Introduction
Literature of Missionaries in the Nineteenth Century
The writings produced by Christian missionaries of the nineteenth century are a vast and diverse body of texts made up of tracts, letters, journals, memoirs, and anthropological descriptions. Missionaries worked around the world, reaching out to those they saw as potential converts to their faith, primarily non-whites of Africa and South and East Asia. The Church of England founded its first missionary organization, the Society for the Propagation of the Gospel, in the early eighteenth century. The London Missionary Society, a joint effort of the Anglican, Presbyterian, and Independent Churches, formed in 1795 as the Missionary Society, adding London to its name in 1818. Methodists, Congregationalists, and Baptists all formed their own missionary societies in the late eighteenth and early nineteenth centuries. To some extent the history of English missionaries follows the history of colonialism, with activity peaking in the late nineteenth century and subsiding by the Second World War, when many European colonies gained independence. Like some English missionaries, many missionaries in America were inspired by the abolitionist movement. The American Missionary Association was formed in 1846 as an outgrowth of the defenders of the mutinous Africans aboard the slave ship La Amistad. Other American missionary organizations active in the nineteenth century include the American Board of Commissioners for Foreign Missions, the American Home Missionary Society, and the American Bible Society.
In addition to evangelizing, missionaries performed important cultural work at home and abroad. As some of the first whites to visit the remote areas of other continents, missionaries were often considered heroes at home, and their accounts of adventures in strange lands were widely read. Missionaries' depictions of the people they encountered were generally accepted as authoritative and provided the basis for Western understandings of racial and cultural difference. Opinions varied widely on the reasons for the apparent superiority of whites to darker people, although that superiority was almost always assumed. Missionaries who acted as the earliest ethnographers—a science just emerging in the nineteenth century—offered descriptions of native behavior and intelligence that at times supported and at other times contradicted the assumption that non-whites were biologically inferior. In some cases, the sympathy of the missionaries, mixed with a desire to maintain a sense of difference, created an attitude of paternalism, or the obligation of the civilized Christian to raise up his heathen brethren from their current infantile state. Civilization, or “culture,” was thought to develop along a single, continuous path: Africans, Indians, and Native Americans had not progressed as far as Europeans along this continuum, but with the assistance of Christianity they could fulfill their human potential. Many scholars suggest that although missionaries sometimes argued for the eventual assimilation of non-whites into Western society, the ethnographies they produced often drew clear distinctions between white Christians and the “Others” they described. Considerable critical attention has been given to the missionaries conception of the “Other,” meaning virtually any non-white outside the Euro-American cultural network, and how the resulting dichotomy between those within and outside the cultural paradigm reflects on both groups. As another aspect of spreading civilization, missionaries paved the way for greater trade and other forms of economic relations. Among the proponents of “Christianity and commerce” was David Livingstone, perhaps the best known of nineteenth-century missionaries. The promotion of an ideological confluence between economics and religion was short-lived, but the movement has proven to be useful to critics studying the intersection of imperialistic, religious, and economic impulses in colonial cultures.

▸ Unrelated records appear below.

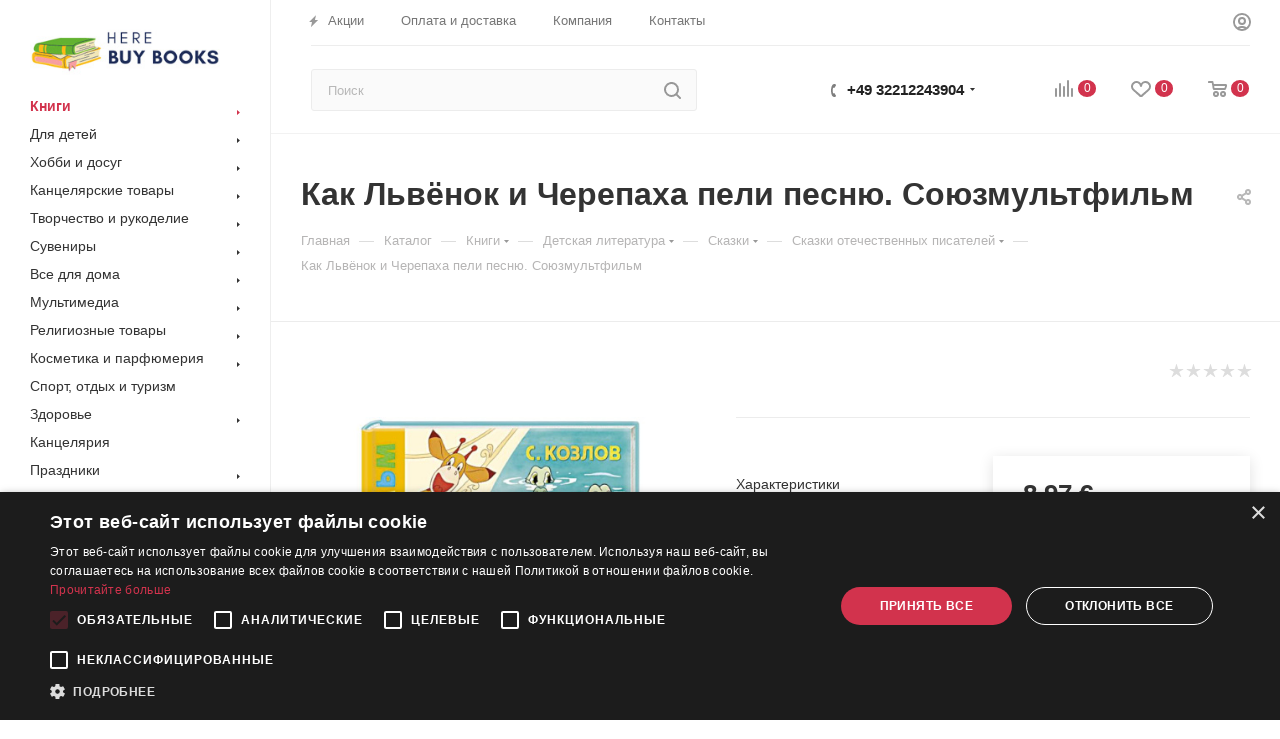

--- FILE ---
content_type: text/html; charset=UTF-8
request_url: https://buybookshere.pt/bitrix/components/bitrix/sale.prediction.product.detail/ajax.php
body_size: 135
content:
	<script>
	BX.ready(function () {
		BX.onCustomEvent('onHasNewPrediction', ['', 'sale_gift_product_1396210452']);
	});
	</script>
	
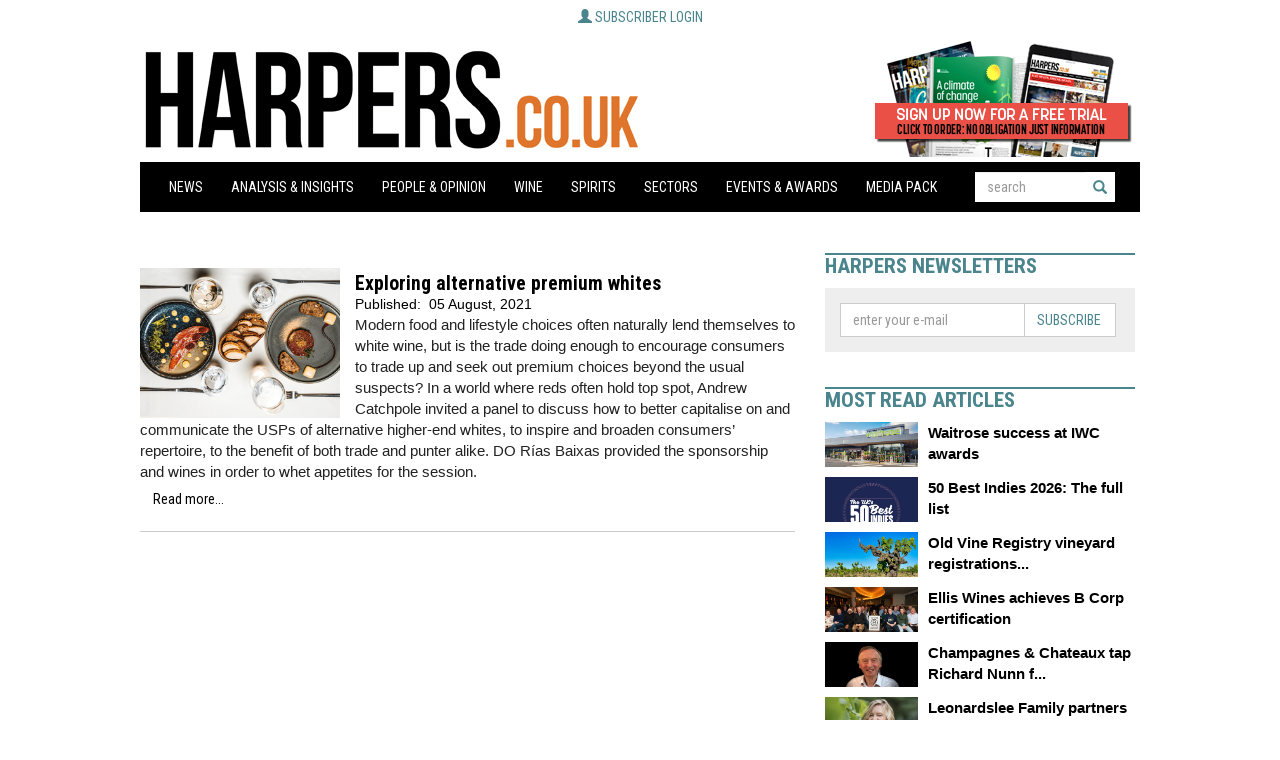

--- FILE ---
content_type: application/javascript
request_url: https://harpers.co.uk/js/site.js?v=1
body_size: 516
content:
  mbl_portrait = window.matchMedia("screen and (max-width: 543px)");
  mbl_landscape = window.matchMedia("screen and (min-width: 544px) and (max-width: 767px)");
  tbl_portrait = window.matchMedia("screen and (min-width: 768px) and (max-width: 991px)");
  desktop = window.matchMedia("screen and (min-width: 992px) and (max-width: 1199px)");
  desktop_and_large = window.matchMedia("screen and (min-width: 1200px) and (max-width: 2000px)");


  $(function() {
      $('.subscriber a.btn').click(function() {
          $(this).parent().toggleClass('opened');
          return false;
      });

      if ($('.LoginBoxContainer .message').length != 0) {
          //$('.subscriber').slideDown();
          $('.LoginBoxContainer .subscriber form').slideDown();
      }
      $('.breakingNews').each(function(index, elem) {
          var ul = $(this).find('ul');
          setInterval(function() {
              if (ul.is(':hover')) return;
              var top = parseInt(ul.css('top'));
              ul.animate({ 'top': (top - 30) + 'px' }, function() {
                  // reorder elements
                  var li = ul.find('li:first-child').detach();
                  ul.css({ 'top': (top) + 'px' });
                  ul.append(li);
              });
          }, 3000);
      });
  });
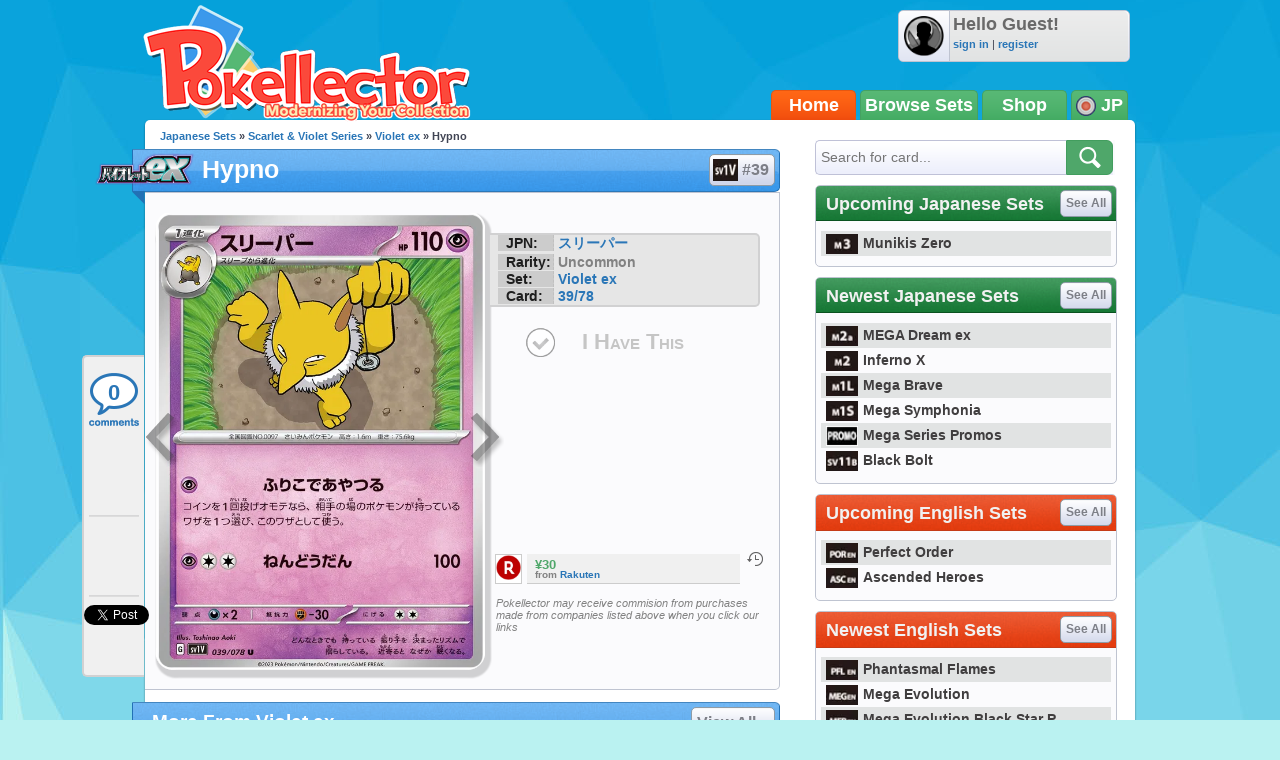

--- FILE ---
content_type: text/html; charset=utf-8
request_url: https://accounts.google.com/o/oauth2/postmessageRelay?parent=https%3A%2F%2Fjp.pokellector.com&jsh=m%3B%2F_%2Fscs%2Fabc-static%2F_%2Fjs%2Fk%3Dgapi.lb.en.2kN9-TZiXrM.O%2Fd%3D1%2Frs%3DAHpOoo_B4hu0FeWRuWHfxnZ3V0WubwN7Qw%2Fm%3D__features__
body_size: 159
content:
<!DOCTYPE html><html><head><title></title><meta http-equiv="content-type" content="text/html; charset=utf-8"><meta http-equiv="X-UA-Compatible" content="IE=edge"><meta name="viewport" content="width=device-width, initial-scale=1, minimum-scale=1, maximum-scale=1, user-scalable=0"><script src='https://ssl.gstatic.com/accounts/o/2580342461-postmessagerelay.js' nonce="5q7gW1Ar3Ug094sdhrN3Rg"></script></head><body><script type="text/javascript" src="https://apis.google.com/js/rpc:shindig_random.js?onload=init" nonce="5q7gW1Ar3Ug094sdhrN3Rg"></script></body></html>

--- FILE ---
content_type: text/plain
request_url: https://www.google-analytics.com/j/collect?v=1&_v=j102&a=455372216&t=pageview&_s=1&dl=https%3A%2F%2Fjp.pokellector.com%2FViolet-ex-Expansion%2FHypno-Card-39&ul=en-us%40posix&dt=Hypno%20-%20Violet%20ex%20%2339%20Pokemon%20Card&sr=1280x720&vp=1280x720&_u=IEBAAAABAAAAACAAI~&jid=112725545&gjid=1155414450&cid=1182128998.1768697141&tid=UA-33634521-2&_gid=17139482.1768697141&_r=1&_slc=1&z=1588005869
body_size: -451
content:
2,cG-K2BQZ78QPD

Missionary work offered special opportunities to women who were otherwise quite restricted. Such an opportunity was offered to the title character in Charlotte Brontë's Jane Eyre: St. John Rivers offers to marry her and take her to work in India where several missionary wives had worked to advance the cause of women's education. Married women who accompanied their missionary husbands found that they had easier access to native women than their male counterparts, especially when cultural taboos or traditions limited social interaction between women and men outside their families. Women in China, for example, were strictly forbidden to discuss Christianity with men. Single women were eventually considered for missionary work as well. Early colleges for women, such as Mount Holyoke Seminary, sent young women to Turkey, India, China, South Africa, Hawaii, and Persia, though they were considered assistant missionaries by formal organizations until 1900. The accounts of female missionaries reveal a variety of perspectives on their role in bringing Christianity to other cultures. For some women, modeling a Christian family life and fulfilling the traditional roles of a wife and mother were an important part of their work. Many, however, suggested openly that the path of the missionary would allow them to advance the status of women not only in the countries they visited but also in their homelands. Letters from such missionaries often depict native women in the most degrading circumstances, reduced to prostitution as a result of their forced ignorance or slavery. While the authors of these letters thank God for their freedoms in Western civilization, they also acknowledge that some of these freedoms are available only through missionary life.